[Description of the task] Please retype the records below line for line, keeping every character unchanged.

Dataset excerpt:

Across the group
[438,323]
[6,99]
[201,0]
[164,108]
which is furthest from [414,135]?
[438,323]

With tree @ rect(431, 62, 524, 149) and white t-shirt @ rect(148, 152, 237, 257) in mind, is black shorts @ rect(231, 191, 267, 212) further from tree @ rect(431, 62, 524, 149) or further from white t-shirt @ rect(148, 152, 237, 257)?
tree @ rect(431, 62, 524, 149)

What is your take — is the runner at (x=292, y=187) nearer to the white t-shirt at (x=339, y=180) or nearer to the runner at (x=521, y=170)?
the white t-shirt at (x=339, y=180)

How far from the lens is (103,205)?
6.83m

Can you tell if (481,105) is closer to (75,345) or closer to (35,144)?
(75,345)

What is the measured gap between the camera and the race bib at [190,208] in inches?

[Finished task]
Across the group
[438,323]
[6,99]
[201,0]
[164,108]
which is furthest from [414,135]?
[438,323]

With tree @ rect(431, 62, 524, 149) and white t-shirt @ rect(148, 152, 237, 257) in mind, is black shorts @ rect(231, 191, 267, 212) further from tree @ rect(431, 62, 524, 149) or further from white t-shirt @ rect(148, 152, 237, 257)?
tree @ rect(431, 62, 524, 149)

What is your take — is the runner at (x=292, y=187) nearer to the white t-shirt at (x=339, y=180) or nearer to the runner at (x=521, y=170)?
the white t-shirt at (x=339, y=180)

How far from the lens is (103,205)?
6.83m

Can you tell if (481,105) is closer to (75,345) or closer to (35,144)?
(75,345)

What is the measured gap between the camera and the race bib at [190,208] in inches?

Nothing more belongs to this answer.